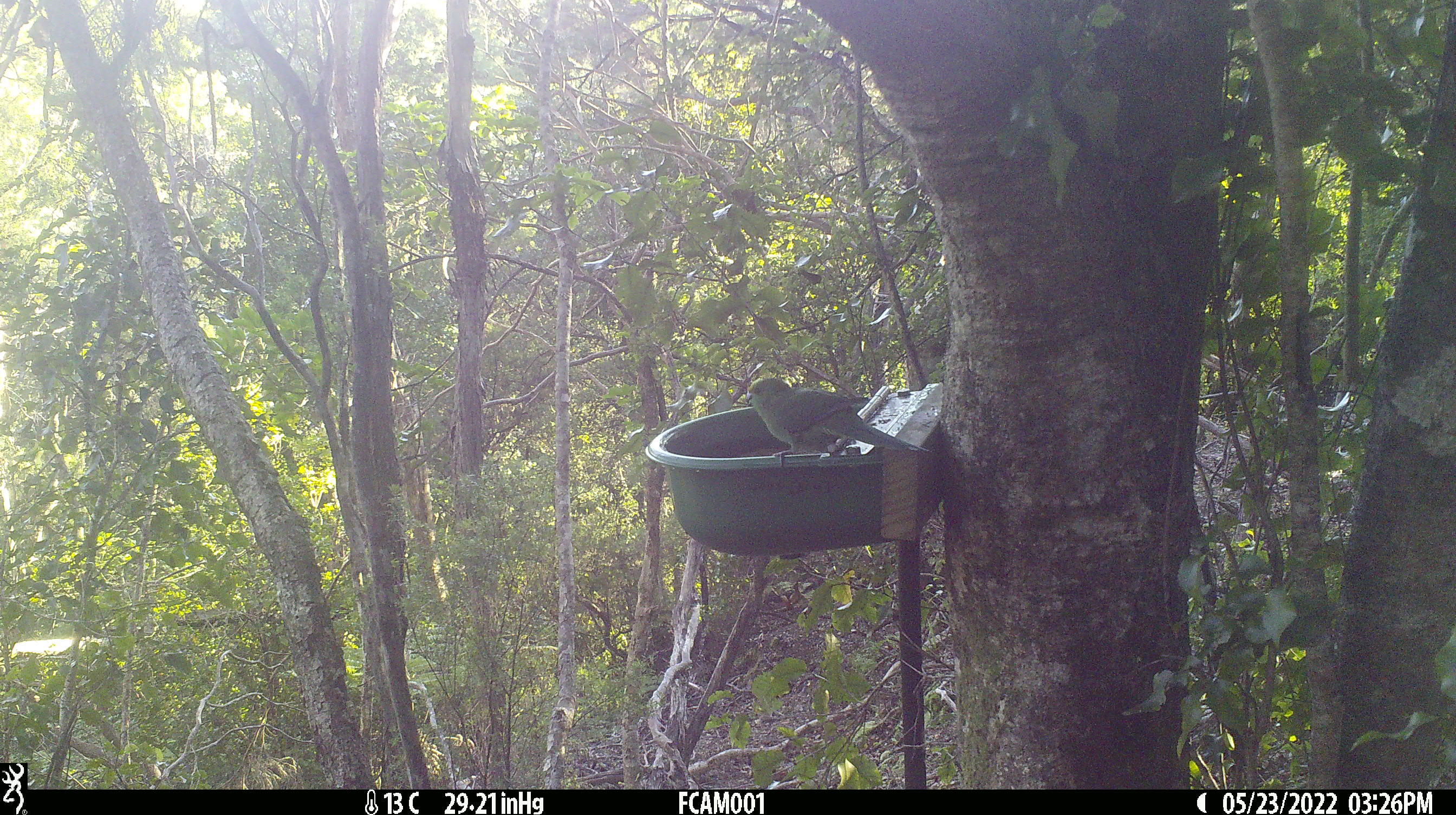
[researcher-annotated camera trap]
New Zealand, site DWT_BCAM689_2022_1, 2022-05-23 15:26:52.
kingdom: Animalia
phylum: Chordata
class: Aves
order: Psittaciformes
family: Psittaculidae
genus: Cyanoramphus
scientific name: Cyanoramphus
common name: parakeet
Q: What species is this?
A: Parakeet (Cyanoramphus).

• • •

Task objective - Using the entries above, restate word for word every line from the one that contains "order: Psittaciformes" through the last.

Output -
order: Psittaciformes
family: Psittaculidae
genus: Cyanoramphus
scientific name: Cyanoramphus
common name: parakeet
Q: What species is this?
A: Parakeet (Cyanoramphus).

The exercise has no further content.